5) "White Rose" - Peter Arnott
I saw this at the Edinburgh Fringe Festival and of the 40 shows I crammed in my time there, this was head and shoulders the best. But you won't even find a copy of the script available on Amazon. It was in a theatre so small that it didn't even have a stage, but that perfectly suited its small scale for 3 actors. Set in World War Two Russia, a male fighter pilot, a female fighter pilot (the eponymous 'White Rose' and their shared female engineer, beautifully enact their triangular relationships, taking in the war, gender, love, patriotism, politics and just what it means to be human in the face of extremes and the prospect of death.
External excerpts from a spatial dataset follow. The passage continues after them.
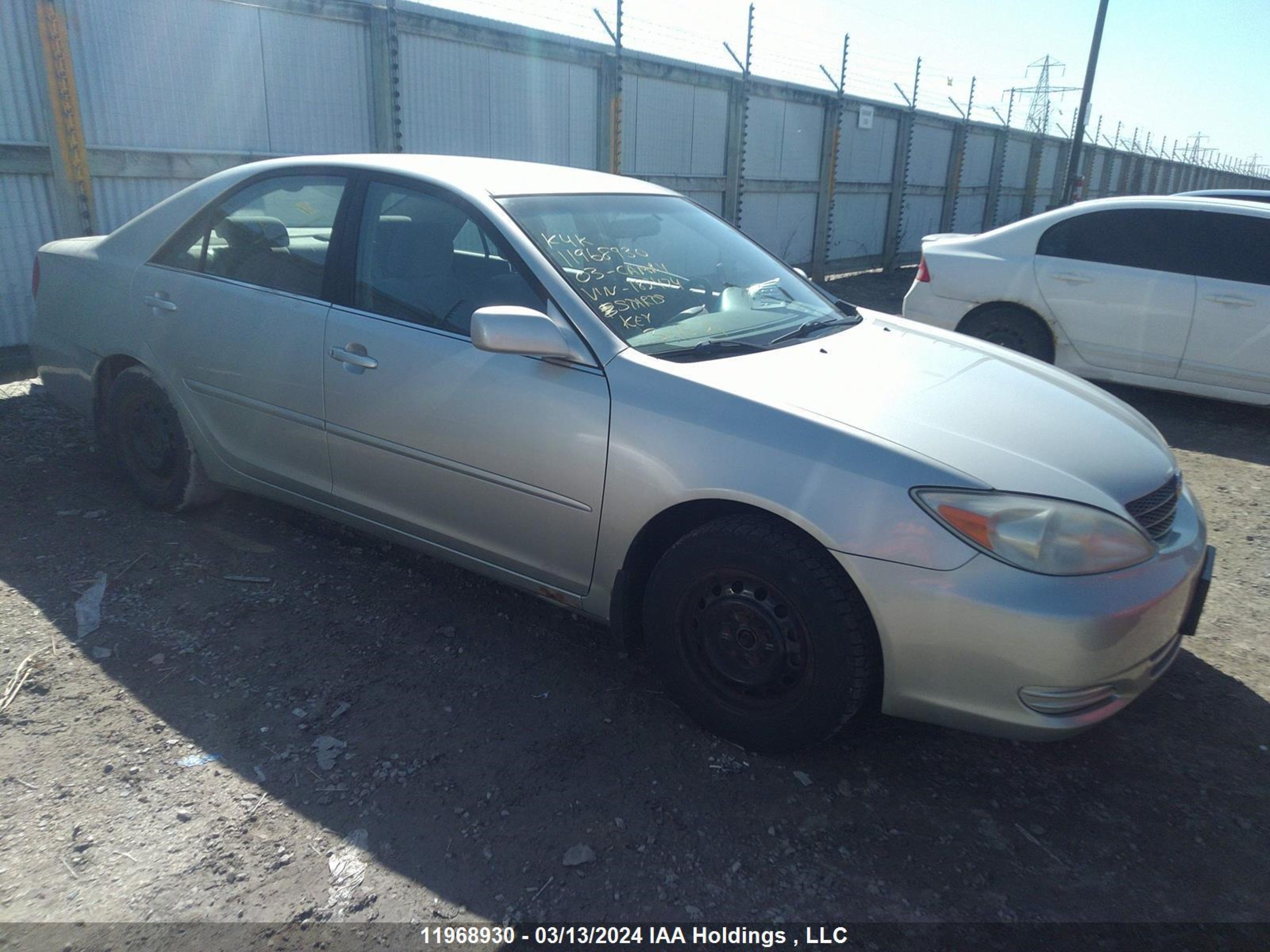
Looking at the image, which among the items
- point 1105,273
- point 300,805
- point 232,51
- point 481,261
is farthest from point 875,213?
point 300,805

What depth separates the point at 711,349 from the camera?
2900 millimetres

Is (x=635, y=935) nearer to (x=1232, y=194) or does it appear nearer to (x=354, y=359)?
(x=354, y=359)

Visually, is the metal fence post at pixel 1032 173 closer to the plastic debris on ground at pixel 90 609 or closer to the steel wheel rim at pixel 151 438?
the steel wheel rim at pixel 151 438

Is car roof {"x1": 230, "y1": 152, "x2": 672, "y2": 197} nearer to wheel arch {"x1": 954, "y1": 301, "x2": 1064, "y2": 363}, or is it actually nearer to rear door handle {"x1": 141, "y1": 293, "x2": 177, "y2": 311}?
rear door handle {"x1": 141, "y1": 293, "x2": 177, "y2": 311}

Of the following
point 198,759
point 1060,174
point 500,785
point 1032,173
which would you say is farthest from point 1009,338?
point 1060,174

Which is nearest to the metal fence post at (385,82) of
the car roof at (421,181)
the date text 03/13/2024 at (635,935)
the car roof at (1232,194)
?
the car roof at (421,181)

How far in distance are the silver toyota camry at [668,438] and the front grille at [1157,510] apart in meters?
0.02

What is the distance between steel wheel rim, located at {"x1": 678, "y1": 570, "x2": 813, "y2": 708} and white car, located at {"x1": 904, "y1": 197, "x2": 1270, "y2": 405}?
4.43 m

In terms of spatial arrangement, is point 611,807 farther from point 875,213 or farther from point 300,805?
point 875,213

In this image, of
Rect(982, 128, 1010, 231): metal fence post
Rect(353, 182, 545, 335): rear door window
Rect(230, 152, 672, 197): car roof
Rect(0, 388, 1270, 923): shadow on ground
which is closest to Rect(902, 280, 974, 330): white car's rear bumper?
Rect(230, 152, 672, 197): car roof

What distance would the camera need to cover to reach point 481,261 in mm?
3064

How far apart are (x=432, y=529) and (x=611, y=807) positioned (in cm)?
121

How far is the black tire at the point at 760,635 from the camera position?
242 centimetres

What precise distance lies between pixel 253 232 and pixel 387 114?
579 cm
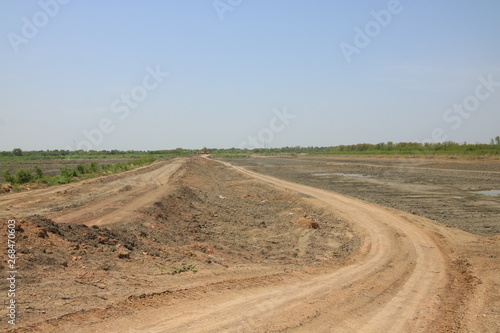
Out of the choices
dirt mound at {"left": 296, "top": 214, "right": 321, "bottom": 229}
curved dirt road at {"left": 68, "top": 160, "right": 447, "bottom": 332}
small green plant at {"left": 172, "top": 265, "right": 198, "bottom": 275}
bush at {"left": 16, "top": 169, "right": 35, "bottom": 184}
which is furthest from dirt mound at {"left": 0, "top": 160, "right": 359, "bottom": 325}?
bush at {"left": 16, "top": 169, "right": 35, "bottom": 184}

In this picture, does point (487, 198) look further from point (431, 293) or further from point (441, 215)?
point (431, 293)

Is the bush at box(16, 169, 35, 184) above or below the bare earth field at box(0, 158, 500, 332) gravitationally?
above

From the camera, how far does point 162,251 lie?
9930 mm

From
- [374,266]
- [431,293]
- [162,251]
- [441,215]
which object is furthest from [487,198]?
[162,251]

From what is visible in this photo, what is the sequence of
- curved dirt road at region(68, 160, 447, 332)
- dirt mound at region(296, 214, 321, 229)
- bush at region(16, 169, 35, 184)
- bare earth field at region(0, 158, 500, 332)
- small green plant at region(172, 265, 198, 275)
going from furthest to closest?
bush at region(16, 169, 35, 184)
dirt mound at region(296, 214, 321, 229)
small green plant at region(172, 265, 198, 275)
bare earth field at region(0, 158, 500, 332)
curved dirt road at region(68, 160, 447, 332)

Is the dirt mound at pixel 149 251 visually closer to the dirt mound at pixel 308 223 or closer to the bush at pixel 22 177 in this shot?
the dirt mound at pixel 308 223

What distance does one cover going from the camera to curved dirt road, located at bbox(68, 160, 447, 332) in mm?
5336

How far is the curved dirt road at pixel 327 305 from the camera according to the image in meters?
5.34
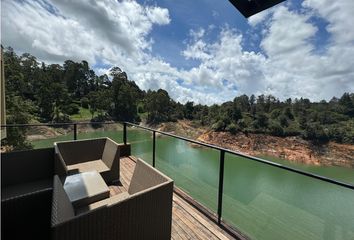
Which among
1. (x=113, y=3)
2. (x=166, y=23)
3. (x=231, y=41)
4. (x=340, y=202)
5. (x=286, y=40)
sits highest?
Answer: (x=286, y=40)

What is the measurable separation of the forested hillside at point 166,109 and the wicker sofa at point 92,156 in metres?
23.7

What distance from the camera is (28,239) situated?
1.35 meters

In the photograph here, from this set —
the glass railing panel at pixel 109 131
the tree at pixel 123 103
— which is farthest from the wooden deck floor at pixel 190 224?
the tree at pixel 123 103

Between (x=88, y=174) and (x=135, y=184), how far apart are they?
2.92ft

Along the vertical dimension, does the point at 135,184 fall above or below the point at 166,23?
below

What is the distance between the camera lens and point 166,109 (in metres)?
36.2

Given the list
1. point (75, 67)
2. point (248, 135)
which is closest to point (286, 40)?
point (248, 135)

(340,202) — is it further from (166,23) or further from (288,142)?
(288,142)

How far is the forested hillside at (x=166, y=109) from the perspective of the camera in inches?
1072

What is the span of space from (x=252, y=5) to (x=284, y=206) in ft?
17.8

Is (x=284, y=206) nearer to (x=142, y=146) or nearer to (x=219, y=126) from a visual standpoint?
(x=142, y=146)

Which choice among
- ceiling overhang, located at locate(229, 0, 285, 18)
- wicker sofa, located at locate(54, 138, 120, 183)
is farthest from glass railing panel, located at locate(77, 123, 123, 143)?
ceiling overhang, located at locate(229, 0, 285, 18)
4) "AC/DC" - Heathcote Williams
The enfant terrible of the UK stage in the 1960s, which is saying something given the obsession with sex that abounded once plays were no longer censored by the offices of the Lord Chamberlain after 1968. This play was so prescient about all things that would go on to become our obsession with celebrity. It's visceral and yet has stunningly powerful visual imagery. I'm not sure how it would hold up to scrutiny today, simply because what it portrayed has now become so commonplace. But a work of genius to be sure.
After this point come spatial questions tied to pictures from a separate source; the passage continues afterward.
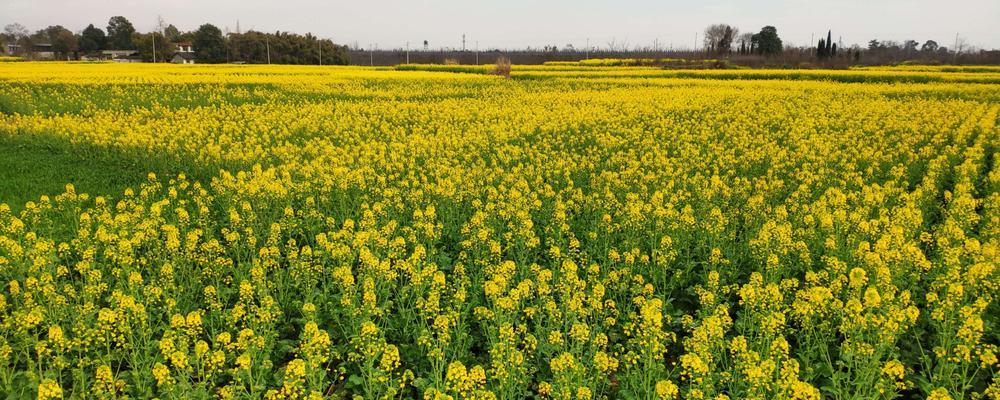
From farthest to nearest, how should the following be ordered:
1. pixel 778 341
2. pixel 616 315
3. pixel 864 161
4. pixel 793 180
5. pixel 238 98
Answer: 1. pixel 238 98
2. pixel 864 161
3. pixel 793 180
4. pixel 616 315
5. pixel 778 341

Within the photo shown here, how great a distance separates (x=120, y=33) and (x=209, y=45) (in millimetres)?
32296

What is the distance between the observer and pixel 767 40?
97.1m

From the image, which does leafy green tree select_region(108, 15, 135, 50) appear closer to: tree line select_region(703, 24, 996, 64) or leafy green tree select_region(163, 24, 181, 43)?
leafy green tree select_region(163, 24, 181, 43)

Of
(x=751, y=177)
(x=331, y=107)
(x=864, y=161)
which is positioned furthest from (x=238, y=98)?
(x=864, y=161)

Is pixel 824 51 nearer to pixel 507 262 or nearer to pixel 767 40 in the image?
pixel 767 40

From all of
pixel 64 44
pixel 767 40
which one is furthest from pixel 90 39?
pixel 767 40

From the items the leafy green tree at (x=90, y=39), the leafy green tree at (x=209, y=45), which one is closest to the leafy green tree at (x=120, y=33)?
the leafy green tree at (x=90, y=39)

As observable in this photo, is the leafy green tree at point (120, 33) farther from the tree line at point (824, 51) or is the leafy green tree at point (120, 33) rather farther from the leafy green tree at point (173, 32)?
the tree line at point (824, 51)

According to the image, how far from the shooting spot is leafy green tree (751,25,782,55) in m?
96.3

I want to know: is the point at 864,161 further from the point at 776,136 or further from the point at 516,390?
the point at 516,390

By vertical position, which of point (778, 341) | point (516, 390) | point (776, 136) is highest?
point (776, 136)

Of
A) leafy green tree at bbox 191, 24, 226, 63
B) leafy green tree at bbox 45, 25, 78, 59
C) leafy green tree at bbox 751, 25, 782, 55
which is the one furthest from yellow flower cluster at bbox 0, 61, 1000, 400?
leafy green tree at bbox 45, 25, 78, 59

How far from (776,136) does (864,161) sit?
4.12 metres

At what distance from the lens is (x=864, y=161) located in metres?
13.7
3) "Marat/Sade" - Peter Weiss
A powerful play about the French revolution and how political dissidents were locked up in insane asylums. Thus it explores that boundary between revolutionary/radical thinkers and the mad, while also examining the propensity for change within the individual and across whole societies.
2) "Geography of a Horse Dreamer" - Sam Shepard
I think of all playwrights, Shepard has my favourite body of work. It's hard to pick just one. But there were a few plays he wrote in exile in the UK, looking back at his home country of the US and this is one from that period. It's small but perfectly formed, as a cowboy is kidnapped by gangsters because he has a special gift for forecasting winning racehorses so they can clean up at the bookies. However, cut adrift from his Wyoming home, the cowboy is losing his mind and his touch, whereupon the gangster captor is getting more desperate to restore his powers, while his doctor sidekick is more keen to isolate the creative energy by culling his body parts. The cowboys' brothers turn up to rescue him and return him to the range. Shepard's psychic pain at being cut off from his own home roots are encapsulated in this perfectly.
1) "Endgame" - Samuel Beckett
No one 'got' theatre like Beckett in my opinion. I think because real life amused him and was absurd and illusory as the stage itself. Life was a play and not a very logical or coherent one at that. Everyone cites "Godot" of course, but I believe this is a far superior play. One character Hamm is unable to stand, his antagonist Clov unable to sit. Hamm's parents both live inside dustbins. It's bleak and dystopian and nihilistic but it is also funny and moving and has stark, stripped down visually imagery that is so powerful. When life is so painfully absurd, all you can do is laugh at it, which is exactly what Beckett has us do. It's one of those plays that is so all-absorbing, the audience are no less captives in the theatre than the characters on stage, until the houselights come up to release them... into a world as absurd and illogical outside the theatre's doors. For the duration of the play, there is no outside world, no fourth wall of separation. A masterpiece.